Collected data:
########################################
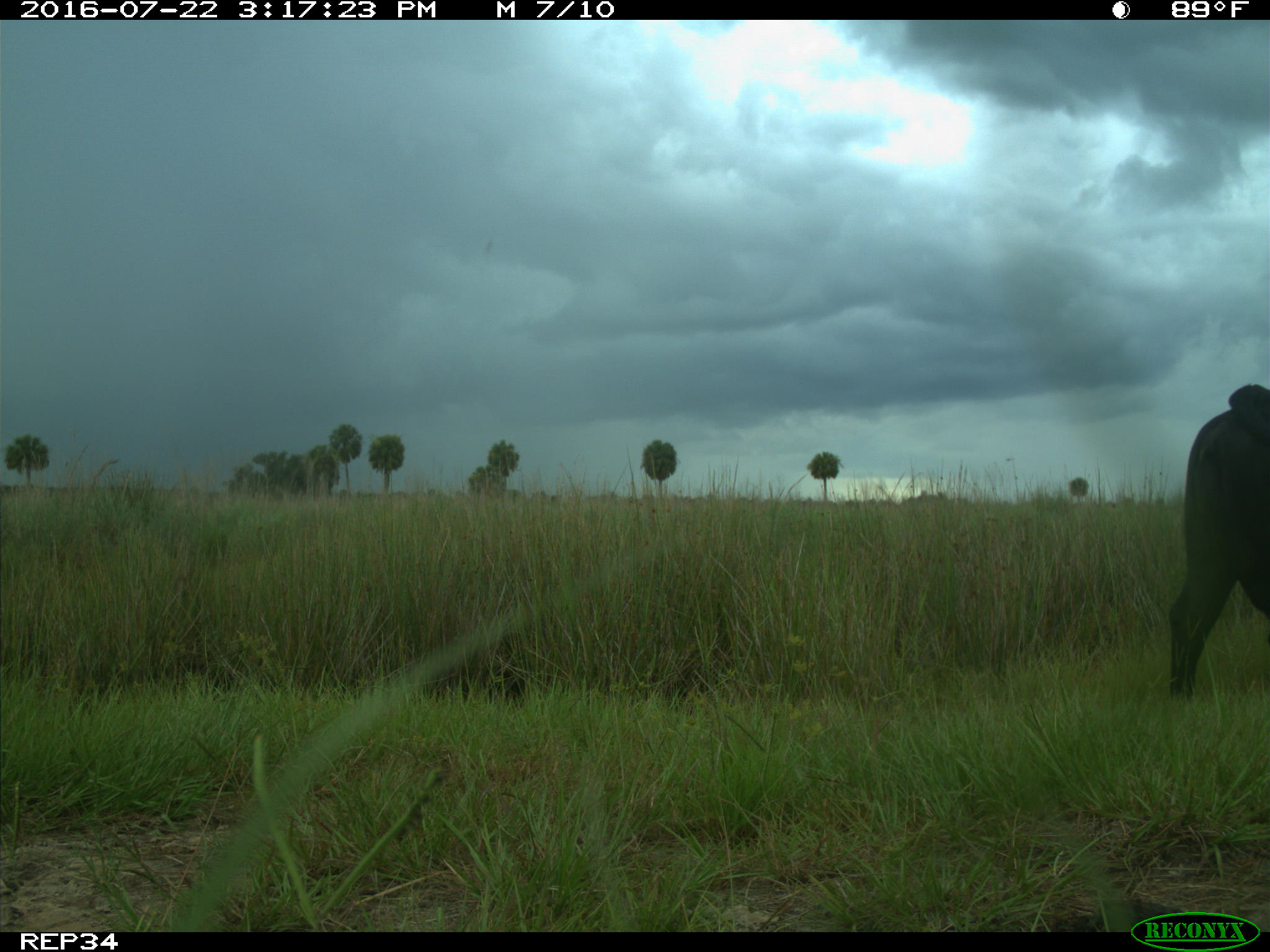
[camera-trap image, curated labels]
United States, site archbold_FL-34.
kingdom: Animalia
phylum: Chordata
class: Mammalia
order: Artiodactyla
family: Bovidae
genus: Bos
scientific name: Bos taurus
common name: domestic cow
########################################
The records must come back exactly, with their pictures removed.

[camera-trap image, curated labels]
United States, site archbold_FL-34.
kingdom: Animalia
phylum: Chordata
class: Mammalia
order: Artiodactyla
family: Bovidae
genus: Bos
scientific name: Bos taurus
common name: domestic cow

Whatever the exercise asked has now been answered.